A New Dawn for Duke’s Data Scavengers
Miranda Volborth
An undergraduate machine learning enthusiast secures $45,000 to fund a computing mini-cluster dedicated to student use
Luke Truitt ECE ’21 has spent the last year scrounging for spare graphic processing units to support his machine learning hobby—even slivers of GPUs can add up to enough computational power to support a small project.
Machine learning is used widely at Duke, especially in engineering, medicine and computer science. Anyone whose research hinges on parsing vast amounts of data is probably taking a machine learning approach—deploying mathematical models to make inferences or decisions based on sample data, or “training” data. (When machine learning folks talk about “training their model,” this is what they’re talking about.)
Duke faculty use machine learning to scan video recordings for fleeting facial expressions that indicate potential signs of autism spectrum disorder, and to sort through mountains of clinical records and claims data in search of patients at risk for medical emergencies. They use machine learning to create better climate models, and recipes for new materials, like superhard carbon.
Machine learning has taken off in recent years, in part because of the wide availability of GPUs. GPUs are a kind of computer chip that rapidly process data, and were originally used to render images, freeing up the central processor for other tasks. Now, they are also used for AI and machine learning applications.
GPUs are available as physical components, and also in the Cloud, where anyone can get access to them—for a price. Some faculty members who focus on machine learning buy and maintain small GPU clusters of their own, but many choose to buy into a shared GPU-infused computing cluster administered by Duke’s Office of Institutional Technology.
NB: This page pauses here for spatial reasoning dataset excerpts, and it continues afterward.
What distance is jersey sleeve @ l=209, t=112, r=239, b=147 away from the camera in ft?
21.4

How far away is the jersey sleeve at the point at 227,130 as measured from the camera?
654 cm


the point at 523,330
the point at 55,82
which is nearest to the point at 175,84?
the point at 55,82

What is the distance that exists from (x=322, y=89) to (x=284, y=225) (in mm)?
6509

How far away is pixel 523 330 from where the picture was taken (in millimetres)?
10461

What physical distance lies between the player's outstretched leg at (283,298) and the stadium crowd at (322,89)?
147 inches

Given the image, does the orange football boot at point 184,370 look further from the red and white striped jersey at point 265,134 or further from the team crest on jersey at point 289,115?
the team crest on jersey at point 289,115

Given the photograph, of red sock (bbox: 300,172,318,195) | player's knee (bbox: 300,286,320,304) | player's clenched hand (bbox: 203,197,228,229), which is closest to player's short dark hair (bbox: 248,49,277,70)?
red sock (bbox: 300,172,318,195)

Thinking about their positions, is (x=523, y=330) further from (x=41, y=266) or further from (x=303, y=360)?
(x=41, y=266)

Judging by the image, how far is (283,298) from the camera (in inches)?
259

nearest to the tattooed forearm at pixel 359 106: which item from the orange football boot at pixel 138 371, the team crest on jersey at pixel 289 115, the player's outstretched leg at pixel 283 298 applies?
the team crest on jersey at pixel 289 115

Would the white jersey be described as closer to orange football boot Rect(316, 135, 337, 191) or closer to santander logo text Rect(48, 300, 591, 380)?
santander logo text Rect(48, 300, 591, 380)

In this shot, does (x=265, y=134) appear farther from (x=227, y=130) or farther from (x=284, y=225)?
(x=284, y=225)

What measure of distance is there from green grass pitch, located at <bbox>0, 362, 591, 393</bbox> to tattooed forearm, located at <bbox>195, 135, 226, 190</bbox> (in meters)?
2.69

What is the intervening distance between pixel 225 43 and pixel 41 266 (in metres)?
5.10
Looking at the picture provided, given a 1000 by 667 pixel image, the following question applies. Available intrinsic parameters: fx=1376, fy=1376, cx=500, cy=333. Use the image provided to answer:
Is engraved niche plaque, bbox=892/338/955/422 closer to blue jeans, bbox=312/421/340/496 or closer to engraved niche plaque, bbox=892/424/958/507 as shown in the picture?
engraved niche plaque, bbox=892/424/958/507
Costs for the service might easily reach into the tens of thousands of dollars, depending on the amount of data they need to process.
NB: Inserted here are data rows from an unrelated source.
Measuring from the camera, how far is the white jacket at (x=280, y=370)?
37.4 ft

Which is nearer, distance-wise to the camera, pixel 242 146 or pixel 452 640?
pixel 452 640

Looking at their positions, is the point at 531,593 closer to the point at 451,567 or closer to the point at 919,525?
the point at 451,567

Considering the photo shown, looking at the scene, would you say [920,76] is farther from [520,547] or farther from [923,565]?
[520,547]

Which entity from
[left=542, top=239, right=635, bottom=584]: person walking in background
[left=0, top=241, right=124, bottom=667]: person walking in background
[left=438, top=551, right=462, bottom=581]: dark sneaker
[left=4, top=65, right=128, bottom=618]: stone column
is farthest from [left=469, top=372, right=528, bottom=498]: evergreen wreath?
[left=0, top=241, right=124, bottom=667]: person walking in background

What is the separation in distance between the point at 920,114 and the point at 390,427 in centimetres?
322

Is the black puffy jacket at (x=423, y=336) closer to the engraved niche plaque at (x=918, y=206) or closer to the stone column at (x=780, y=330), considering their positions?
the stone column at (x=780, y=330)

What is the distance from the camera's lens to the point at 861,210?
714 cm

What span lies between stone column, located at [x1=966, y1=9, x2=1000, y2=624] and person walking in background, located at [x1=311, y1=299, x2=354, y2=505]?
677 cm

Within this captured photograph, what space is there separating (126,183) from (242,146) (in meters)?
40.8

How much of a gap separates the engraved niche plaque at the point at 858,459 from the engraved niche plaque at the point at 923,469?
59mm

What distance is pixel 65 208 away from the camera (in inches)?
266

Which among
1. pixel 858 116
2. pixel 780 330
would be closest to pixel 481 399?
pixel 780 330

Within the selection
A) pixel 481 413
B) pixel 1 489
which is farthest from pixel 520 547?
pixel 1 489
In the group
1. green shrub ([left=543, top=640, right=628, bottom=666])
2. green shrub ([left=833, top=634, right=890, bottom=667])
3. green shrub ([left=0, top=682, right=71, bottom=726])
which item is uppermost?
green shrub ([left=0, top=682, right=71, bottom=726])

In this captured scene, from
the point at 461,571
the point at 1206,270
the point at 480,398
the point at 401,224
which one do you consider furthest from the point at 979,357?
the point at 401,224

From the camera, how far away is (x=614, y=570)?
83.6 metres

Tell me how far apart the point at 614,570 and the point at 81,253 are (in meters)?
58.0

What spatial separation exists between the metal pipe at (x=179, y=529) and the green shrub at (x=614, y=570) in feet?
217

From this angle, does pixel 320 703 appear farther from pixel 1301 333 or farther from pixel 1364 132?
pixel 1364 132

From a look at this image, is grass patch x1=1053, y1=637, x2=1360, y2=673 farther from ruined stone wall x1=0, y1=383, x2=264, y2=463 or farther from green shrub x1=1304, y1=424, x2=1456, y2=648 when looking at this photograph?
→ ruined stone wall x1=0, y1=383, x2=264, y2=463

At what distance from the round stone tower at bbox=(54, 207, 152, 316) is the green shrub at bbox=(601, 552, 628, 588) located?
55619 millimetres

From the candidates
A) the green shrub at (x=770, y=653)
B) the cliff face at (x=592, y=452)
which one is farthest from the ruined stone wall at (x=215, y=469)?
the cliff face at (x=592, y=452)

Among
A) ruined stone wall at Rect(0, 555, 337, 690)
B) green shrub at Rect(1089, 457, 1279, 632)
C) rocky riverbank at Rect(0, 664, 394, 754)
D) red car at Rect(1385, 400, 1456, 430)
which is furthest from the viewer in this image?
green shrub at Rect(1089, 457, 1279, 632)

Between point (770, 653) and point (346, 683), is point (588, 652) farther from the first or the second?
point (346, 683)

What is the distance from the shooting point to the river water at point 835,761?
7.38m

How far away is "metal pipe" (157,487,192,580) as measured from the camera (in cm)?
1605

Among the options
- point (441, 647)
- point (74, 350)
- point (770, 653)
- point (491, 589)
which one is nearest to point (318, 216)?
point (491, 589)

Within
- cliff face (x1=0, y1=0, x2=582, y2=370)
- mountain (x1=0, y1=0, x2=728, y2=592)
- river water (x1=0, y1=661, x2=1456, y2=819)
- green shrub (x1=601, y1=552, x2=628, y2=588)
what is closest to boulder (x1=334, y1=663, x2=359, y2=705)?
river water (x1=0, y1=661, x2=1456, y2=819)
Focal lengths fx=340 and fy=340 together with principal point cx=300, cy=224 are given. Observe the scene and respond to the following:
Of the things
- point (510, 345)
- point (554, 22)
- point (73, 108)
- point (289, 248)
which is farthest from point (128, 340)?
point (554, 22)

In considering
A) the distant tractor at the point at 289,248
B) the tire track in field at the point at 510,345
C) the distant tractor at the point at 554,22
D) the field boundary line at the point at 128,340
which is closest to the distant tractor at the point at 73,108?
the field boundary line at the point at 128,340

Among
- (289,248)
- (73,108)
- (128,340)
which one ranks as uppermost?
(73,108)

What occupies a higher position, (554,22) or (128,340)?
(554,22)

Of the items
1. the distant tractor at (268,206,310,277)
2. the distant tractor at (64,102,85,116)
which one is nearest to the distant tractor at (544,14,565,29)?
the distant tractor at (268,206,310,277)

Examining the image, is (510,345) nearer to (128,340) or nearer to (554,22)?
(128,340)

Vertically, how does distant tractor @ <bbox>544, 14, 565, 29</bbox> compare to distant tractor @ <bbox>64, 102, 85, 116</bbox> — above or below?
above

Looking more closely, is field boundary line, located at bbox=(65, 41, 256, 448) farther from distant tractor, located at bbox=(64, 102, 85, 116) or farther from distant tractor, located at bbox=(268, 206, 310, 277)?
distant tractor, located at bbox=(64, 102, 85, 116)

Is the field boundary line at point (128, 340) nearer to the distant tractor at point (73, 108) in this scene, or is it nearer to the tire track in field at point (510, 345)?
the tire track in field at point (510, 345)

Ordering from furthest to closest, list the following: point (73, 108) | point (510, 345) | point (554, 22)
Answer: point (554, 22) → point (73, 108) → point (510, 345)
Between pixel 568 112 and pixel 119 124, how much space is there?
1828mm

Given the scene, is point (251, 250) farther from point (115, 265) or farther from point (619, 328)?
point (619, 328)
But faculty members who pay for that access don’t always use the resource at capacity—little crumbs of computational power from the racks or credits in the Cloud might be left over, where undergraduates like Truitt can snap them up.
Little crumbs of computational power from the racks or credits in the Cloud might be left over, where undergraduates like Truitt can snap them up.
Truitt became interested in machine learning last year after a summer stint at General Motors, where he worked with a team trying to improve manufacturing processes. “You put an air cap on a tire, but how do you know the cap is actually secure?” Truitt asked. “Right now they take an image with a camera, and look at the contrast of the different parts, and it’s very error-prone—only around 97 percent accurate,” he explained. “So we applied machine learning for error detection, and we got the number up to 99.7 percent accuracy. The R&D team estimated that it saved the company something like 50 million dollars a year. Since then I’ve just been trying to do as much with machine learning as I can, because it’s so cool.”
Starting the Duke Applied Machine Learning Club and seeking out research projects that could benefit from machine learning helped to scratch Truitt’s itch. The club is currently working on two projects: cleaning up artifact data from anomalies like tattoos and metal fillings from brain FMRIs for the Duke Institute for Brain Sciences, and working with a PhD student in ECE professor Missy Cummings’s lab to analyze data gathered by a “fidget watch,” which lets its wearers interact with a watch app when bored or distracted. Information about the frequency and length of these interaction events, alongside health data like heart rate and movement data, could help researchers identify triggers for people with disorders like ADHD.
The club’s FMRI project, said Truitt, runs entirely off of bits and pieces of scavenged computing.
Truitt wasn’t satisfied with the precarious nature of the computing power available to the club, so he brought the problem to ECE professor John Board. The two put together a proposal for Duke Vice President for Research Larry Carin—himself a noted Duke ECE machine-learning expert—asking for a mini-cluster of GPUs dedicated to student use. Board thought that OIT might be able to integrate the extra GPUs into its existing framework, and split them up using technology developed by OIT’s own Mark McCahill, so more students could access them at a time.
One day last week, Truitt woke up to an email in his inbox notifying him that he had been awarded a $45k grant to purchase the GPUs. Half had come from the Office of the Vice President for Research, and half from OIT.
“I emailed Dr. Board to ask if it was real,” laughed Truitt. “It just solved so many of the problems we’ve had.”
In addition to computing power, the grant will also fund a website to monitor the existing cluster, so administrators can track when and how it’s being used—and Truitt has plenty of ideas.
For one, he thinks the university’s Data+ and +DS classes could benefit from the GPU addition, along with classes like EGR 590: Deep Learning. “Our homeworks are designed around the fact that we can’t do huge computations,” said Truitt. “We couldn’t perform cross-validation on our models because it’s computationally expensive. But if you could schedule one-fifth of a GPU per student for a week, they could perform that validation, and then pass it on to the next person.”
The cluster could also fuel plain, old-fashioned intellectual curiosity.
“What would happen if I went back 50 years, selected one company from the S&P 500 every year, saw how the S&P 500 changed, graphed all of that, looked to see if there was anything unique? That’s just a fun kind of project that I would want to do on the side. You laugh, but that’s something that I think would be super-cool,” said Truitt, “and other people will, too.”